Some major reasons for low yield of cowpea were attributed to inadequate access to improved varieties, pests and diseases (Emechebe, 2002), time of planting and inability to select cultivars adaptable to their ecological zone (Ikeh et al, 2013 and Abdullahi et al, 2012). Insect pests are a major factor in the low yields of cowpea in Africa and they affect each tissue component and developmental stage of the plant. In bad infestations, insect pressure is responsible for over 90% loss in yield (Jackai et al, 1986).

1.4               Justification of the Study

Despite cowpea’s importance and high yield potential in the Nigerian savannahs, insect pest attack is a major constraint upon production (Singh et al. 1990). Severity can vary, and sometimes lead to total yield loss (Singh and Allen, 1980).
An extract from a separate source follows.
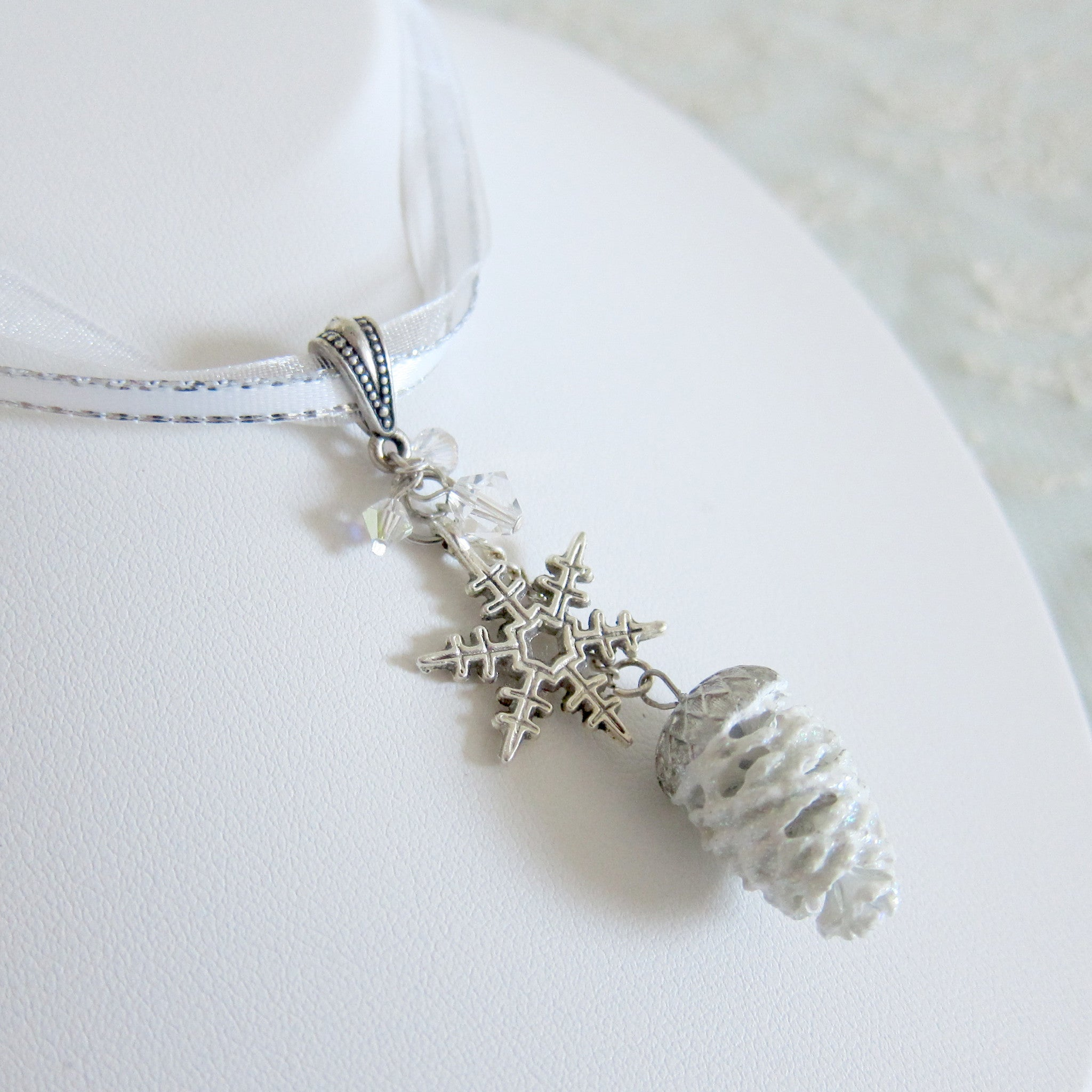 Snowflake Pine Cone Necklace on White Ribbon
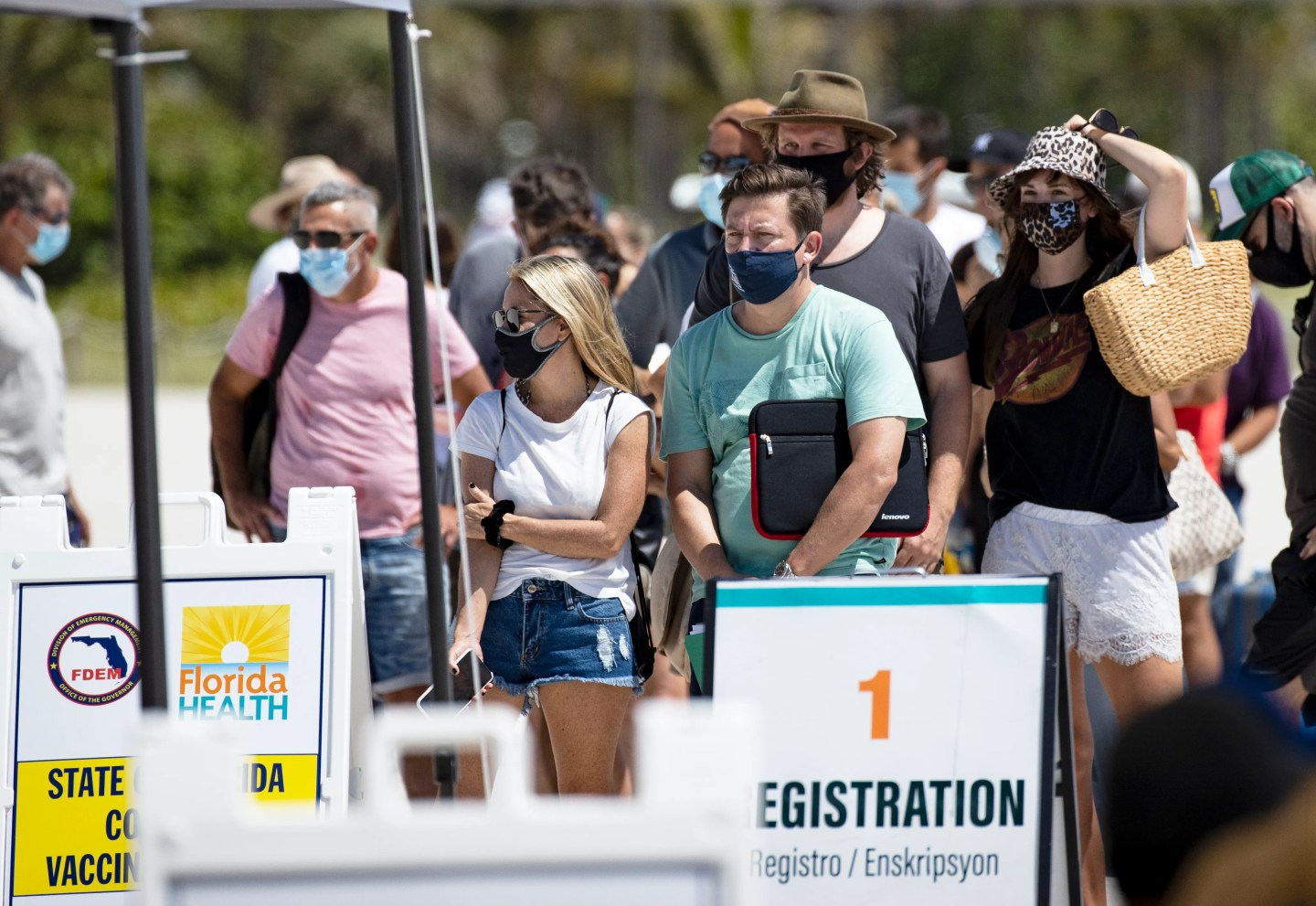 People wait in line Sunday to receive a COVID-19 vaccine at a one-time pop-up vaccination site in Miami Beach.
Yield losses of up to 70%, from insect pests alone, have been reported (Rusoke and Rubaihayo, 1994). In some areas, the losses caused by insect pests account for a reduction in grain yield as much as 80% (ICIPE, 1980). Cowpea growers in Borno State are at risk of losing the entire crop to insect pests in most growing seasons. The most damaging of all insect pests are those that attack the crop during the flowering and podding stages (Jackai et al. 1985). Worldwide, insect pests, especially Aphis craccivora Koch, Megalurothrips sjostedtiTrybom, Maruca virata Fab., and a complex of pod-feeding bugs cause the greatest yield reductions (Alghali 1992  and Omongo et al. 1997). In a recent study, Kamara et al. (2007) reported that flower thrips, the legume pod borer (Maruca) and a range of pod-feeding bugs were the major insect pests of cowpea in the dry savannahs of Northeast Nigeria. Maruca larvae damage flower buds, flowers, green pods, and seeds (Singh and Jackai 1985). Thrips start to attack at flower initiation, causing flower bud abortion (Akingbohungbe,1982). Adults and nymphs of pod bugs remove sap from green pods, causing abnormal pod and seed formation (Singh and Jackai 1985).

In the tropics and sub-tropics where most of the farmers are small holders with little or no access to chemical control measures or resistant varieties, control measures such as planting dates can be particularly important especially to the low input farming system (Bock and Jeger, 1999). Researchers have reported that improved cultivars and alteration of planting dates are effective strategies for reducing pest damage (Ekesi, et al and Karungi, et al., 2000). Accurate timing of sowing a crop in any particular location is an important agronomic requirement.

According to Akande et al, (2011), the traditional period of planting cowpea in this environment is between August and September but changes in climatic patterns have causes dramatic changes in cropping seasons and the effect of this changes have resulted in wide fluctuations in yield and seed quality of cowpea

Considering the economic importance of cowpea, there is need to evaluate effect of planting dates on pest incidence and severity as well as yield and yield components.

1.5 Objectives of the Study

Therefore, this study was carried out to assess level of insect pest infestation of cowpea in Uyo with the following objectives:

1)      To assess the effect of planting dates on incidence and severity of field pests of cowpea.

2)      To assess the effect of planting dates on growth and yield of cowpea.

3)      To make appropriate recommendation(s) based on the study findings.